In qualche modo sembrò riaffiorare il Magus, con il suo favoloso nuovo mondo completamente inventato, lontano dalla realtà: nacque, almeno in astratto, l’universo dorato dei martiri e degli eroi dell’ultima ora, dei partigiani immacolati della verità, dei combattenti nostrani santificati in vita e quindi candidati a guidare le masse virtualmente in eterno.
Se al momento del crollo delle Torri Gemelle si calcola che la quota dei super-scettici, nella popolazione mondiale, non superasse il 5-10%, ora – secondo vari osservatori – a non credere più alle versioni ufficiali è almeno un cittadino su tre. Se poi si considera il dilagare dell’astensionismo elettorale e il crollo verticale delle vendite dei quotidiani e dell’audience televisiva, si può facilmente dedurre il peso reale dei possibili “clienti” dei nuovi guru.
Sia che si tratti di influencer o di veri e propri falsi maestri, pronti a servire clamorosi minestroni (conditi con astrologia e alieni, mitologia e grandi segreti, Antartide & Atlantide), il loro parterre è cresciuto in modo esponenziale, di pari passo con gli smartphone e i social media, le piattaforme digitali collettive.
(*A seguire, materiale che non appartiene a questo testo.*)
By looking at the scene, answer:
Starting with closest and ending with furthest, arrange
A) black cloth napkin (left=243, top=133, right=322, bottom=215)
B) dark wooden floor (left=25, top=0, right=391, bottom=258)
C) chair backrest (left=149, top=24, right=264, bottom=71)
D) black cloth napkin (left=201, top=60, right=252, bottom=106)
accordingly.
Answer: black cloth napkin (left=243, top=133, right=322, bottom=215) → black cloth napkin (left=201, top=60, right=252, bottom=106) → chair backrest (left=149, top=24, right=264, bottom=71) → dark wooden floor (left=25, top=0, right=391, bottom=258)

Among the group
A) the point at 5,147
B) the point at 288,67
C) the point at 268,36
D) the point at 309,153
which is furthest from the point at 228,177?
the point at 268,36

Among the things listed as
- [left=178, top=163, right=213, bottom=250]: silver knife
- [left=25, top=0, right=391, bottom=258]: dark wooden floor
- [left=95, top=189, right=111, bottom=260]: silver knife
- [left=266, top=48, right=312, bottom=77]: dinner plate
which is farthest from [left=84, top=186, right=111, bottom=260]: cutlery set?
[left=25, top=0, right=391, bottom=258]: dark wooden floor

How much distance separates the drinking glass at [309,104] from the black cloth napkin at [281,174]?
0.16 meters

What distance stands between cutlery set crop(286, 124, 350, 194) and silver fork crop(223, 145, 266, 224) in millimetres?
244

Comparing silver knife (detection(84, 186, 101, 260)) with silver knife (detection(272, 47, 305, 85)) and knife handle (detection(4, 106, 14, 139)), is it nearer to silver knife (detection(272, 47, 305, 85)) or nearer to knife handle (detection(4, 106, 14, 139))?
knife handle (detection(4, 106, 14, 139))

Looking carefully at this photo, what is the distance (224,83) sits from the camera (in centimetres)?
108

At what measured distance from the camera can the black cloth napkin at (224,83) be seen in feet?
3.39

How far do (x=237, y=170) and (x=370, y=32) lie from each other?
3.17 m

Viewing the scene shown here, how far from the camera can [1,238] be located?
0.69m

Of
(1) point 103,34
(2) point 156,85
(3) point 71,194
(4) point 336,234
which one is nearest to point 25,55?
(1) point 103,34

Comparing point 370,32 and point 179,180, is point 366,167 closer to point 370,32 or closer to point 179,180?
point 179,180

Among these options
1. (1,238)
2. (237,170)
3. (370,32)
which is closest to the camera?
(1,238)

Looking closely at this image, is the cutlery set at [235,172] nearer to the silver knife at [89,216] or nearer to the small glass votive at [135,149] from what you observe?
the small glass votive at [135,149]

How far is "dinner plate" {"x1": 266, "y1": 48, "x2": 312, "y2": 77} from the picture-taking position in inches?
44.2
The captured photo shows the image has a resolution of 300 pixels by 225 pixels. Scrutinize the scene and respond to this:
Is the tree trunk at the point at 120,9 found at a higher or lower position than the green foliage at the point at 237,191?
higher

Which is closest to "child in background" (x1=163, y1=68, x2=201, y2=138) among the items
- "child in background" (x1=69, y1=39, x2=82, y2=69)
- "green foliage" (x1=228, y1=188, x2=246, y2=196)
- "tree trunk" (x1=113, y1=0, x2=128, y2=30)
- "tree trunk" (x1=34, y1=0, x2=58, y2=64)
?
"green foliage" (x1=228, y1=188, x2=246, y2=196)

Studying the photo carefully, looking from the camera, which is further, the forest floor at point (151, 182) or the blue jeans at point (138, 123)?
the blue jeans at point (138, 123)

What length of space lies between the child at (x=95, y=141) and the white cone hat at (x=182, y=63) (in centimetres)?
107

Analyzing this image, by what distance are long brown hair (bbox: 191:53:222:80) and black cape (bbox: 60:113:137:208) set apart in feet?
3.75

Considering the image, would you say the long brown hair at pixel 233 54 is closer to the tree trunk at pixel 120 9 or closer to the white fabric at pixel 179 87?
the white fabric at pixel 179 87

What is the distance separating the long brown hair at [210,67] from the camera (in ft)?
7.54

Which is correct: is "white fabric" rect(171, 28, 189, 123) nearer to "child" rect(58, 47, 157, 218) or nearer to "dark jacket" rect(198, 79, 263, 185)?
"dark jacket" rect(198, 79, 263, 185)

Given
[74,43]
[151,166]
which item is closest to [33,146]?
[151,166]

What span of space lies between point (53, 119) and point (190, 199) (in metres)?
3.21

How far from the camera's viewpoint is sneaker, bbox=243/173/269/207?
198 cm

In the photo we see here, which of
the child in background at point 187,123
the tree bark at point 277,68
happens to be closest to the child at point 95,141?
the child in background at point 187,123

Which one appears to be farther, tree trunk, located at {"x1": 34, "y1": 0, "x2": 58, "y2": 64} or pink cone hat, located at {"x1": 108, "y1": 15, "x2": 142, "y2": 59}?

Già nel lontano 1979, con il brano “Magic Shop”, una sentinella come Franco Battiato ci aveva messo in guardia dalla deriva di quella che poi si sarebbe chiamata New Age, denunciando «i mantra e gli hare hare a mille lire».
Oggi siamo giunti al supermarket globale online, nell’era di Amazon: medicina alternativa, astrologia e rune, tarocchi per tutti, un pizzico di alchimia, una spolverata di ermetismo. Venghino, siòri, ad abbeverarsi alla fonte dell’esoterismo per principianti, in mezzo a tanti antichi culti riesumati, adattati alla bisogna: si va dalla vera identità di Gesù al neo-druidismo formato famiglia. È esplosa un’editoria divulgativa dirompente, accattivante e ambivalente: temi anche serissimi e finalmente popolari, non più solo prerogativa di ristrette cerchie, ma spesso proposti da esperti piuttosto improvvisati; i loro titoli squillanti si assiepano sugli scaffali accanto a volumi dall’approccio meno gridato, opera di studiosi di comprovata affidabilità.
Su questo mare, in troppi casi denso di narrazioni a senso unico (pochi i dubbi, i riscontri certi, le spiegazioni davvero argomentate), galleggia beatamente il maestro cialtrone, il guru mediatico del terzo millennio: assolve alla medesima funzione sacerdotale esercitata nel mainstream, ad esempio, da “cardinali” del calibro di un Bruno Vespa. Ma guai a spiegarlo ai devoti seguaci del guru: i poverini chiedono solo di poter attingere allo sterminato, presunto sapere del loro divino somministratore di verità assolute. Oltretutto, il mondo del Magus è davvero parallelo e accessibile a tutti: una rivoluzione a prezzi modici, Iva compresa.
Dentro il suo cerchio fatato, lo schema del Magus si ripete all’infinito: il pubblico (pagante o meno, comunque adorante) viene regolarmente blandito e rassicurato. Quella che si stringe attorno al guru è di gran lunga l’umanità migliore, la minoranza eccelsa che ormai ha capito tutto. Grazie al maestro cialtrone, pensa di conoscere ogni minimo dettaglio: non solo su come va il mondo, ma anche sui segreti dell’universo e sul mistero della vita e della morte.
Se esistesse davvero, il gran maestro della piramide oscura, sarebbe deliziato da questo grandioso spettacolo: oggi non avrebbe più nemmeno bisogno di inventarsi certe storielle sui lucertoloni alieni. I potenziali rompiscatole, arruolati nel “fronte del dissenso” o devoti a qualche formidabile maestro cialtrone, non impensieriscono più nessuno.
Eccoli là, scodinzolanti e felicissimi di aver conquistato le verità ultime e definitive. Loro sono certi di essere il futuro, la parte giusta dell’umanità, la quintessenza del mondo che verrà. Si tratta solo di aver fede nell’illuminato leader. Non resta che sedersi e aspettare che tutto accada da sé: magicamente.